My years as a cub reporter were more valuable than any college journalism program. Though I came under my editor’s tutelage near the end of her journalism career, she was generous in passing on what she knew. Thanks to Joyce, my skills grew. Over my 20-year career, I was tapped to report on county government, business and agriculture news, as well as serve as the lifestyle editor and a regional reporter. I was honored to receive state and national press association awards for reporting.

All the while, I was channeling Mary Richards.

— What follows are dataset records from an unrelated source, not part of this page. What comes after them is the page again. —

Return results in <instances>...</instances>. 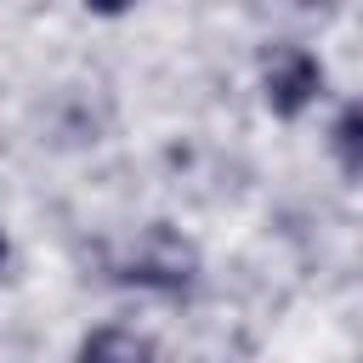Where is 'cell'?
I'll return each instance as SVG.
<instances>
[{
	"instance_id": "1",
	"label": "cell",
	"mask_w": 363,
	"mask_h": 363,
	"mask_svg": "<svg viewBox=\"0 0 363 363\" xmlns=\"http://www.w3.org/2000/svg\"><path fill=\"white\" fill-rule=\"evenodd\" d=\"M261 85H267V108L284 113V119H295V113L323 91V68H318V57H312L306 45H272Z\"/></svg>"
},
{
	"instance_id": "5",
	"label": "cell",
	"mask_w": 363,
	"mask_h": 363,
	"mask_svg": "<svg viewBox=\"0 0 363 363\" xmlns=\"http://www.w3.org/2000/svg\"><path fill=\"white\" fill-rule=\"evenodd\" d=\"M6 255H11V244H6V233H0V267H6Z\"/></svg>"
},
{
	"instance_id": "3",
	"label": "cell",
	"mask_w": 363,
	"mask_h": 363,
	"mask_svg": "<svg viewBox=\"0 0 363 363\" xmlns=\"http://www.w3.org/2000/svg\"><path fill=\"white\" fill-rule=\"evenodd\" d=\"M79 363H153V352L130 329H96V335H85Z\"/></svg>"
},
{
	"instance_id": "2",
	"label": "cell",
	"mask_w": 363,
	"mask_h": 363,
	"mask_svg": "<svg viewBox=\"0 0 363 363\" xmlns=\"http://www.w3.org/2000/svg\"><path fill=\"white\" fill-rule=\"evenodd\" d=\"M153 250H159V255H136L125 278H130V284H153V289H187L193 255H187L182 244H170L164 233H153Z\"/></svg>"
},
{
	"instance_id": "4",
	"label": "cell",
	"mask_w": 363,
	"mask_h": 363,
	"mask_svg": "<svg viewBox=\"0 0 363 363\" xmlns=\"http://www.w3.org/2000/svg\"><path fill=\"white\" fill-rule=\"evenodd\" d=\"M335 153H340V170L357 176L363 170V108H346L340 125H335Z\"/></svg>"
}]
</instances>
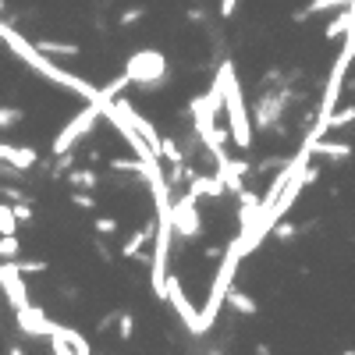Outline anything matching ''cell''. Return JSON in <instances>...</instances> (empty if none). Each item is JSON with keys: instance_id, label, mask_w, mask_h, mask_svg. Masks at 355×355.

I never missed an episode of “The Mary Tyler Moore Show” and watched reruns whenever I could catch them. I followed Moore’s career and personal life, cheering her on as she took other roles and became a respected television producer in real life. Like most of America, I would always see her as Mary Richards, the spunky TV news reporter with the winning smile. Along the way, guys like Woodward and Bernstein added another brand of inspiration, but always, it was Mary Richards that showed me how to be a news woman.

From the New York Times:

“At least a decade before the twin figures of the harried working woman and the neurotic, unwed 30-something became media preoccupations, Ms. Moore’s portrayal — for which she won four of her seven Emmy Awards — expressed both the exuberance and the melancholy of the single career woman who could plot her own course without reference to cultural archetypes. The show, and her portrayal of Mary as a sisterly presence in the office, as well as a source of ingenuity and humor, was a balm to widespread anxieties about women in the work force.”

I was the first in my family to attend college, albeit for only a year. My parents urged me to come home after my freshman year at a state school and get an office job. I came home, but the “office job” put me on the path to my dream career. For me, Mary and Joyce were a balm to my own anxiety about being a young woman in the work force. They pointed the way.

Thank you, Ladies. I am forever grateful.